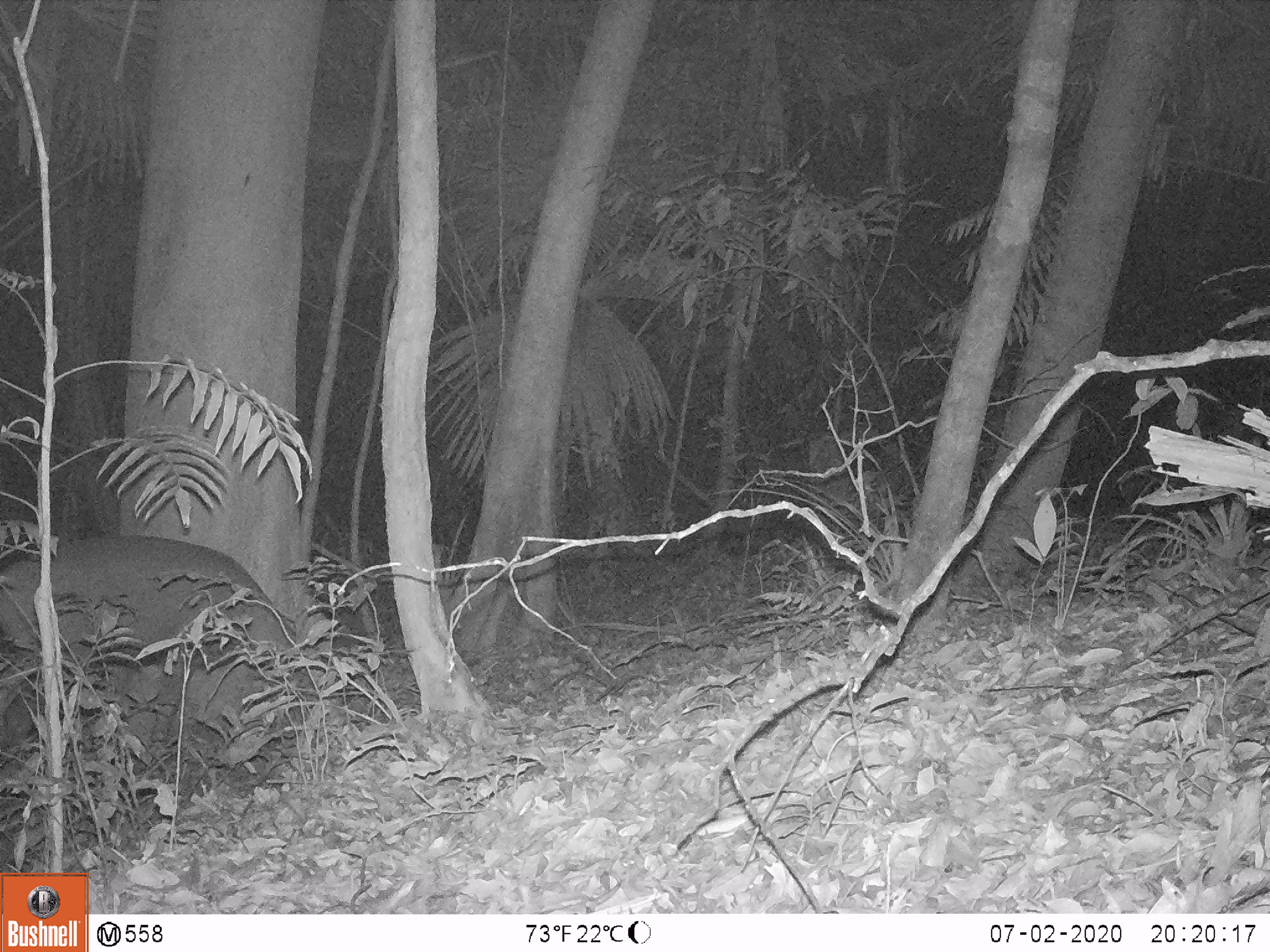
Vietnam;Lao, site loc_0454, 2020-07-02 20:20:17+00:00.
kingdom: Animalia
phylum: Chordata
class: Mammalia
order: Artiodactyla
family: Cervidae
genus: Rusa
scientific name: Rusa unicolor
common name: sambar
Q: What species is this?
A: Sambar (Rusa unicolor).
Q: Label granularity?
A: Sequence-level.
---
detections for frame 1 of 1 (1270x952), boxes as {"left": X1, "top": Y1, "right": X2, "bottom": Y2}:
sambar: {"left": 0, "top": 534, "right": 331, "bottom": 748}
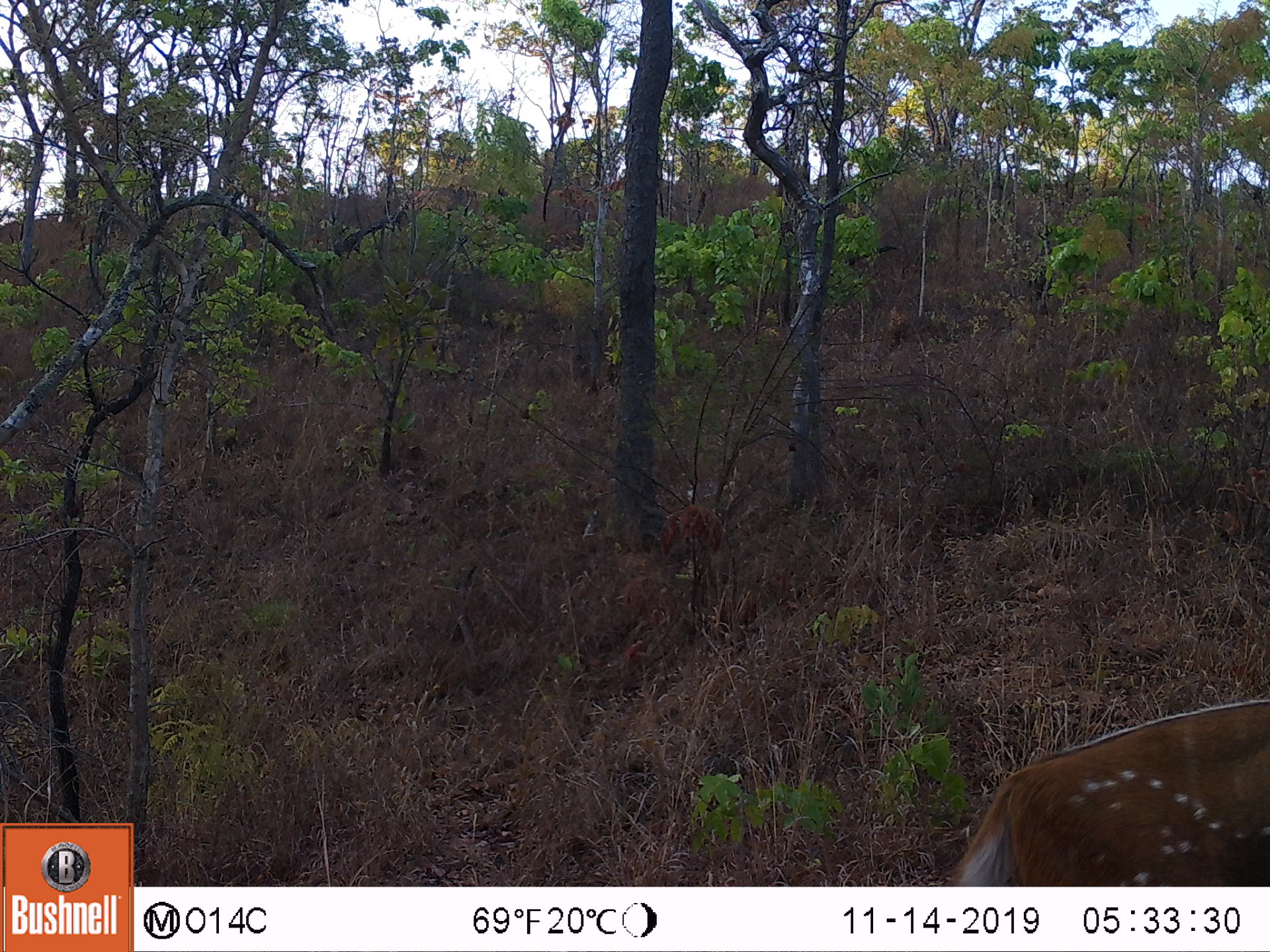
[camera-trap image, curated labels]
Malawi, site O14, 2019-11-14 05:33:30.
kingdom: Animalia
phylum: Chordata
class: Mammalia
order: Artiodactyla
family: Bovidae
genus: Tragelaphus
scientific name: Tragelaphus sylvaticus sylvaticus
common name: cape bushbuck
Cape bushbuck (Tragelaphus sylvaticus sylvaticus), count 1.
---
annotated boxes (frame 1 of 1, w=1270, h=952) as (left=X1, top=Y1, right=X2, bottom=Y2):
cape bushbuck: (left=956, top=688, right=1264, bottom=876)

WHAT IS BEING ASKED: The required answer is the line with "common name: cape bushbuck" plus every line after it to the end of the entries above, transcribed exactly.

ANSWER TO THIS PROBLEM:
common name: cape bushbuck
Cape bushbuck (Tragelaphus sylvaticus sylvaticus), count 1.
---
annotated boxes (frame 1 of 1, w=1270, h=952) as (left=X1, top=Y1, right=X2, bottom=Y2):
cape bushbuck: (left=956, top=688, right=1264, bottom=876)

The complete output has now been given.